Transcribe all of the data exactly. Images stay out.

[Stored items]
┌──

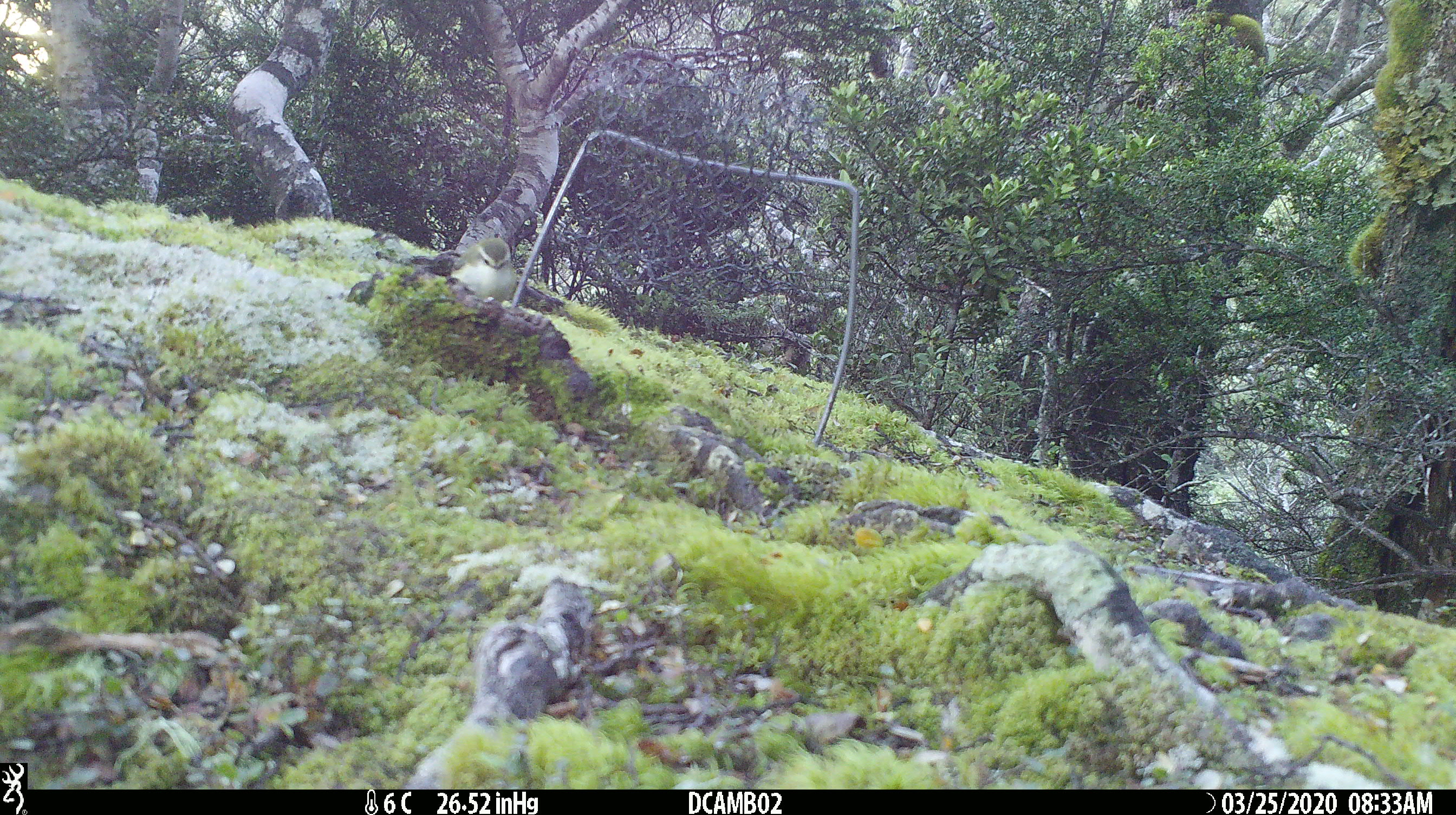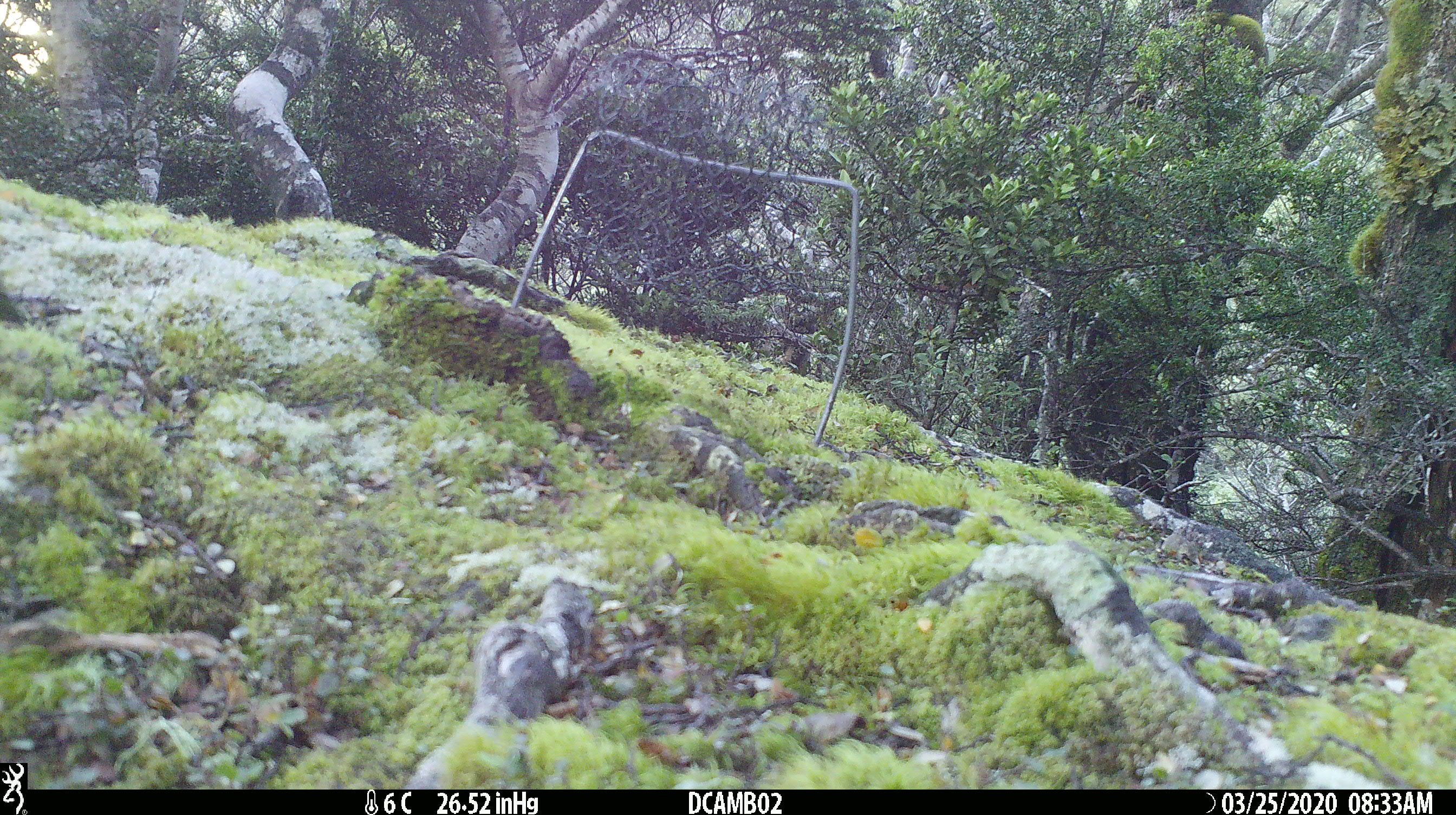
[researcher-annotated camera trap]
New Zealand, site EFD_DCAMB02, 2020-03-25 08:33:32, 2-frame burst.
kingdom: Animalia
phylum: Chordata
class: Aves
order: Passeriformes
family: Acanthisittidae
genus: Acanthisitta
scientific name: Acanthisitta chloris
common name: rifleman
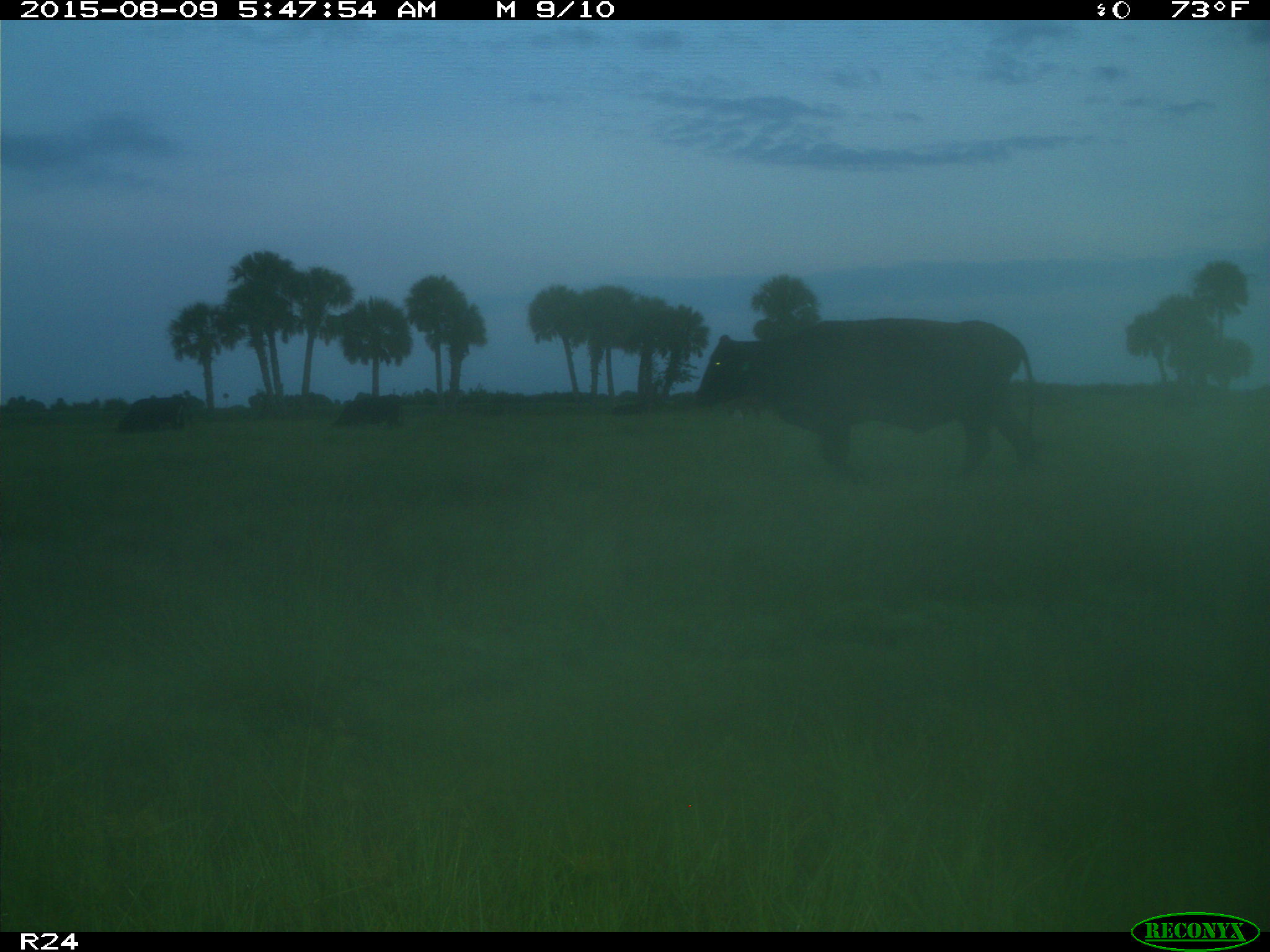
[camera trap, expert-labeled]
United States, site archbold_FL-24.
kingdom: Animalia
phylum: Chordata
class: Mammalia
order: Artiodactyla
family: Bovidae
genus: Bos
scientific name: Bos taurus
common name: domestic cow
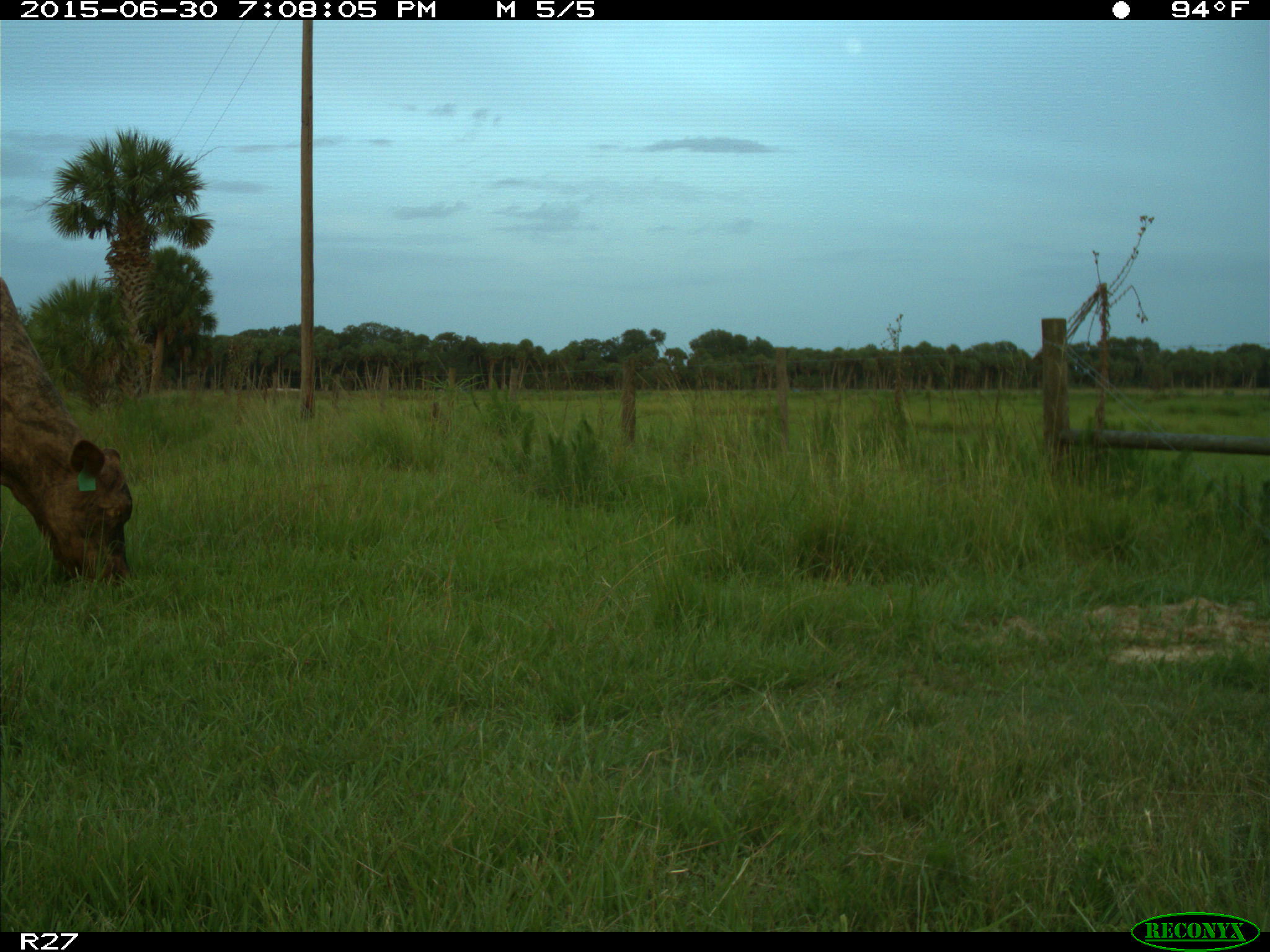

└──

◆ Answer below:
[researcher-annotated camera trap]
New Zealand, site EFD_DCAMB02, 2020-03-25 08:33:32, 2-frame burst.
kingdom: Animalia
phylum: Chordata
class: Aves
order: Passeriformes
family: Acanthisittidae
genus: Acanthisitta
scientific name: Acanthisitta chloris
common name: rifleman
[camera trap, expert-labeled]
United States, site archbold_FL-24.
kingdom: Animalia
phylum: Chordata
class: Mammalia
order: Artiodactyla
family: Bovidae
genus: Bos
scientific name: Bos taurus
common name: domestic cow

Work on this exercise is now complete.